### What is asked
(a) In the essay on RSS and Atom, begin at the words "On RSS and Atom" and stop after "realizing their needs.". Reproduce that span, switching "syndication" to "distribution" wherever it appears.
(b) Answer these questions from the essay on RSS and Atom:
(i) In what month and year is the essay dated?
(ii) Which two people are named as teaching lessons that businesses should heed?
(iii) Which particular implementation does the writer worry is being pushed over the ideas behind the technology?

### Passage provided
☆ ☆ ☆

On RSS and Atom

DeWitt Clinton
July 2006

RSS is great. No, I'll go further than that. RSS, as a representation of an idea, is perhaps the single most influential cultural shift of the post-2001 technical and business community. RSS is the embodiment of the notion of sharing and syndication. Businesses will do well the heed the lessons being taught by people like Dave Winer and Robert Scoble. Users and customers alike want open access to data, and the ideas behind RSS will go a long way toward realizing their needs.

That said, RSS (the format) itself isn't always the answer. I worry that people are sometimes pushing a particular implementation (RSS 2.0) over the ideas behind the technology (content syndication). That's not to say that the marketing message of "adopt RSS, your users will love you" is a bad one. It's not; it certainly helps drive the concepts home in a concrete way that anyone, even the non-technical, can understand.

☆ ☆ ☆

### Record list
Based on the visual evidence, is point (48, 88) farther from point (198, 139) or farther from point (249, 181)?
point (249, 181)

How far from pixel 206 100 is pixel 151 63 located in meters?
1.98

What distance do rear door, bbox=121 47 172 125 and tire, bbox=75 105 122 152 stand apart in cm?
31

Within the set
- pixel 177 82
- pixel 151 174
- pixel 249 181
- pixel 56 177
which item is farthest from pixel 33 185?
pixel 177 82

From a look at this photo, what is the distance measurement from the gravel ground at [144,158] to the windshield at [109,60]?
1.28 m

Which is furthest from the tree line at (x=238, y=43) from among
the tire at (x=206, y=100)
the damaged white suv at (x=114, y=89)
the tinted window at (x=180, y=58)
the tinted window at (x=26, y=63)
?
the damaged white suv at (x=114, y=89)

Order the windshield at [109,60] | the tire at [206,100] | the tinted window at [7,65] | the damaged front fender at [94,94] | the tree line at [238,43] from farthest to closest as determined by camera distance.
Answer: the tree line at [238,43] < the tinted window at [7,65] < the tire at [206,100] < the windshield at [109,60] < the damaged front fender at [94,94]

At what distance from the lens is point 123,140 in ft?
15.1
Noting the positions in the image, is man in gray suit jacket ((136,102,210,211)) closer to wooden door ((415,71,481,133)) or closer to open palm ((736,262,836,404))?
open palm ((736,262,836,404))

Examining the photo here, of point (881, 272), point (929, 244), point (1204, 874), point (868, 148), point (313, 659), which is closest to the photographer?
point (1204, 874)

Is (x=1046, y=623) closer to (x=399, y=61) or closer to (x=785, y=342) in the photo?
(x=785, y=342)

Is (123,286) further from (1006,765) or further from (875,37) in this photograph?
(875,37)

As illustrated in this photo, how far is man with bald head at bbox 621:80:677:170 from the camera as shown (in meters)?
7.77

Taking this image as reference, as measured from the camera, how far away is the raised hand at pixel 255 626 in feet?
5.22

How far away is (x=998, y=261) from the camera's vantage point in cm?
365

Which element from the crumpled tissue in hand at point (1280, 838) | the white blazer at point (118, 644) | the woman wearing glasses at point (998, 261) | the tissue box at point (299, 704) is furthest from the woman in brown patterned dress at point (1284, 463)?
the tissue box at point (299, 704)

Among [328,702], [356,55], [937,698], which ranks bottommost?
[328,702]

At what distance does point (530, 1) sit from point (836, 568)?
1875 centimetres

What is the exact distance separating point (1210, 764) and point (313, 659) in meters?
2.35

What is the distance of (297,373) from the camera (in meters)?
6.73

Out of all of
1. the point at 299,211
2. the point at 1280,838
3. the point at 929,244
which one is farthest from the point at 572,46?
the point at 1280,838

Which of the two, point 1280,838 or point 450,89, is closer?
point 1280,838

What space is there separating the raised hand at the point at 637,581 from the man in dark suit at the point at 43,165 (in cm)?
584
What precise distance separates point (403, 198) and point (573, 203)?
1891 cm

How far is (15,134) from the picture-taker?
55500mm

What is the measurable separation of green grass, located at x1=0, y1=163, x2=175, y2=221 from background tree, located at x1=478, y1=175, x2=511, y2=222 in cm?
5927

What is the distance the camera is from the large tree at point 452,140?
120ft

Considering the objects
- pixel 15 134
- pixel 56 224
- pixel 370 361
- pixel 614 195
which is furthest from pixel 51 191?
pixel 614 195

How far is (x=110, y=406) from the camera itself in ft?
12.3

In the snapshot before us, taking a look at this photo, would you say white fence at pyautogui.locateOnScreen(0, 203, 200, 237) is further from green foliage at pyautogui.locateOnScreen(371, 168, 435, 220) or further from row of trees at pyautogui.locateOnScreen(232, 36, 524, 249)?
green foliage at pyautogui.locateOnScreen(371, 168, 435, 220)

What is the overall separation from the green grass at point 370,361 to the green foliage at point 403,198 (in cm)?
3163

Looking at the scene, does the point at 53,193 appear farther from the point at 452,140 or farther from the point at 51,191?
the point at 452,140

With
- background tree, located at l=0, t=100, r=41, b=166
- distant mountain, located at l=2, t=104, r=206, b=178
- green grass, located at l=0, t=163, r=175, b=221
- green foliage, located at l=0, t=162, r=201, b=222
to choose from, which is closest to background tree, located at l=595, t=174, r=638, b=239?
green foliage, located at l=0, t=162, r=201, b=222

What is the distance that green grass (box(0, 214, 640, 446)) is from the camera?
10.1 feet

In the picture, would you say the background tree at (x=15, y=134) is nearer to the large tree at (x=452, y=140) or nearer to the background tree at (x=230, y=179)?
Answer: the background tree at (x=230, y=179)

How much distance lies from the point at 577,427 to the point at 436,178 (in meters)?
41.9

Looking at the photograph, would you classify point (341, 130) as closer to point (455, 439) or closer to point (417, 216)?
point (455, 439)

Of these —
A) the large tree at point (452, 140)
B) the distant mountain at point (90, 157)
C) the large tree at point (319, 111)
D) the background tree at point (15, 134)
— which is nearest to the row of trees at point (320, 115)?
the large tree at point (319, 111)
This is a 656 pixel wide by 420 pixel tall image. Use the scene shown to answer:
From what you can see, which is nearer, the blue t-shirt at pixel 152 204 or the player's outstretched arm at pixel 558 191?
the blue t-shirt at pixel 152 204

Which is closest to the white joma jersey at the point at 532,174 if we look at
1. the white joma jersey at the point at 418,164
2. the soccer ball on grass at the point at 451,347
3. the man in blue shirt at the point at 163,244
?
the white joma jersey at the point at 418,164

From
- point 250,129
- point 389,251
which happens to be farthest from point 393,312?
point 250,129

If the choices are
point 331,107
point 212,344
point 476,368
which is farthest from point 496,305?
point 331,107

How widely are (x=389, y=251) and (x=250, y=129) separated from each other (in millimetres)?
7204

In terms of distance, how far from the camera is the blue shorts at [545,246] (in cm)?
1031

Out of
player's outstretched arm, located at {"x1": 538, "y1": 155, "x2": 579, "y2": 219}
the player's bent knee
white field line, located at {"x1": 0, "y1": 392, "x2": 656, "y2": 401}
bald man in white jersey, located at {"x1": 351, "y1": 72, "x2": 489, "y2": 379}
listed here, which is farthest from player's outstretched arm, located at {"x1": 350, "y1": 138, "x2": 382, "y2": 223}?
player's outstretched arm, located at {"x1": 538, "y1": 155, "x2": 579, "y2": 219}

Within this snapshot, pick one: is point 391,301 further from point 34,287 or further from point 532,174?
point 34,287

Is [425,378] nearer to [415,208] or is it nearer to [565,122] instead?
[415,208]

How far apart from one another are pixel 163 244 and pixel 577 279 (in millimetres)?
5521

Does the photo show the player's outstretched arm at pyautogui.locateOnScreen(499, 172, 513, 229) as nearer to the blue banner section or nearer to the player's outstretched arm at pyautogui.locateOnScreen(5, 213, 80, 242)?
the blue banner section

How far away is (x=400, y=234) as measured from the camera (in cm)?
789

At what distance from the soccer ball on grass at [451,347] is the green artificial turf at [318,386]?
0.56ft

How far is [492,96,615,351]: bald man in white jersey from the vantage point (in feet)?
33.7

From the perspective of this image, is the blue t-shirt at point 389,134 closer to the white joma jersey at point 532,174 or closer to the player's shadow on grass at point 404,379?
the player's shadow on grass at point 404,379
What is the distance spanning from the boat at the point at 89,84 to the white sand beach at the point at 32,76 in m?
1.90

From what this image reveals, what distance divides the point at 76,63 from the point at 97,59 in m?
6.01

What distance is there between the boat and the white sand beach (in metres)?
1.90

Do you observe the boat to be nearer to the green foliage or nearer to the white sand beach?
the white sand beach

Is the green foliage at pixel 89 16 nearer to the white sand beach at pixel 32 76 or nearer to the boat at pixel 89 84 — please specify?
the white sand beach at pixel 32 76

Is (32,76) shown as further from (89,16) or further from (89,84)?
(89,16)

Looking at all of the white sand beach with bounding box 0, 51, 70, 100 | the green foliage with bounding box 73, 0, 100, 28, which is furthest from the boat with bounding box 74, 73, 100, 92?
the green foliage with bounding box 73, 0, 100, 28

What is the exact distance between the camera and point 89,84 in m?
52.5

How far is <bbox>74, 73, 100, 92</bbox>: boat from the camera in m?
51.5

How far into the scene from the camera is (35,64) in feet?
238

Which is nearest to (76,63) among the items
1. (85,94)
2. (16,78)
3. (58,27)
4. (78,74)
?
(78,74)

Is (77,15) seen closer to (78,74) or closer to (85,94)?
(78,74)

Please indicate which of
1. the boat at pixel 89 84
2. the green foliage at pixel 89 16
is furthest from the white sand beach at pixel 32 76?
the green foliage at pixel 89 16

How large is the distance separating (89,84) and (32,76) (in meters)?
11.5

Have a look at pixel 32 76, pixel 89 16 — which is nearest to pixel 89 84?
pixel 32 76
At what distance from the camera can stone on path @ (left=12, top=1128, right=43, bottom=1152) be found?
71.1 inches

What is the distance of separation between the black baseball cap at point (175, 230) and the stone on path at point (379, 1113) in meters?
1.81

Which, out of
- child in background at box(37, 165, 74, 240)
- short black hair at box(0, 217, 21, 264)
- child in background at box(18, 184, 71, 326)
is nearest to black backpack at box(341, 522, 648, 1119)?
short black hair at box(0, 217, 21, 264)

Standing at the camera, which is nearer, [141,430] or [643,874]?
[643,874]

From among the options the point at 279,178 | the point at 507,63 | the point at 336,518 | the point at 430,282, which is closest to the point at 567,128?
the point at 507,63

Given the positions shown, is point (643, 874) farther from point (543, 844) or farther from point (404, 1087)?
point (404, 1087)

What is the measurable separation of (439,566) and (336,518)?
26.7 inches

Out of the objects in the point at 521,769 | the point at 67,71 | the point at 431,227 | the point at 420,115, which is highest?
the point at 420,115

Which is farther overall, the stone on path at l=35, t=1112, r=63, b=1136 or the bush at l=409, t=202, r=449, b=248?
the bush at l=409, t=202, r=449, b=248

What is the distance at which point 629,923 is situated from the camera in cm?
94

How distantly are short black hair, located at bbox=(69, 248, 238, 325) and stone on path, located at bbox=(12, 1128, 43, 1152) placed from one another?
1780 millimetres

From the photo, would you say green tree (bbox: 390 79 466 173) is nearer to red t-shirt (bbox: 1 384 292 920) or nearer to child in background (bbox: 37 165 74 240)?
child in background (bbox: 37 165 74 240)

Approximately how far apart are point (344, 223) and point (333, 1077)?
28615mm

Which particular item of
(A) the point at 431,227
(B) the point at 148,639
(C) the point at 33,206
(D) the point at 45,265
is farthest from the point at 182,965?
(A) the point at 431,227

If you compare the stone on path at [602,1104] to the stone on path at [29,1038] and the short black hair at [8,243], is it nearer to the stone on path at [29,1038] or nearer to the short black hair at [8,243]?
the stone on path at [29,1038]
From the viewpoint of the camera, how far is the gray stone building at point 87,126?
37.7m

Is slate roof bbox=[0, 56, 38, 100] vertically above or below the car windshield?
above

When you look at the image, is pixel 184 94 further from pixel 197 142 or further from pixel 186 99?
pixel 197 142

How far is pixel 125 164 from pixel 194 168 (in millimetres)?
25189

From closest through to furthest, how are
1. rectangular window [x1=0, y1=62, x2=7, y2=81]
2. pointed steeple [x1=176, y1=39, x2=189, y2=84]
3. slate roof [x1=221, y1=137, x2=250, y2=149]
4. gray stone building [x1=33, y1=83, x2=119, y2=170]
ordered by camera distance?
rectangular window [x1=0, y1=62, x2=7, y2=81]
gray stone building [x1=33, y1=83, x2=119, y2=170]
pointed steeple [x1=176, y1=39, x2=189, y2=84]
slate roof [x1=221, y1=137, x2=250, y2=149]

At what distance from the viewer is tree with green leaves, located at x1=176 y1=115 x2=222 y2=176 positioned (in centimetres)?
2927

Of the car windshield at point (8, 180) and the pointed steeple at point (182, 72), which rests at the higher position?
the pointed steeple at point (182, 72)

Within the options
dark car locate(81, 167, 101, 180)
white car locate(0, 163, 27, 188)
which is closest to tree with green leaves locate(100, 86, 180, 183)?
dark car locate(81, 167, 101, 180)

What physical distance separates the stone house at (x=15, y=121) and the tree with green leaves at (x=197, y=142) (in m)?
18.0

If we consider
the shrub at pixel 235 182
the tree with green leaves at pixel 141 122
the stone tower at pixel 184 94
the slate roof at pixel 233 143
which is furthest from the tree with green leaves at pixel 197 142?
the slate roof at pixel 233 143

☆ ☆ ☆

### Answers given
(a)
On RSS and Atom

DeWitt Clinton
July 2006

RSS is great. No, I'll go further than that. RSS, as a representation of an idea, is perhaps the single most influential cultural shift of the post-2001 technical and business community. RSS is the embodiment of the notion of sharing and distribution. Businesses will do well the heed the lessons being taught by people like Dave Winer and Robert Scoble. Users and customers alike want open access to data, and the ideas behind RSS will go a long way toward realizing their needs.

(b)
(i) July 2006.
(ii) Dave Winer and Robert Scoble.
(iii) RSS 2.0.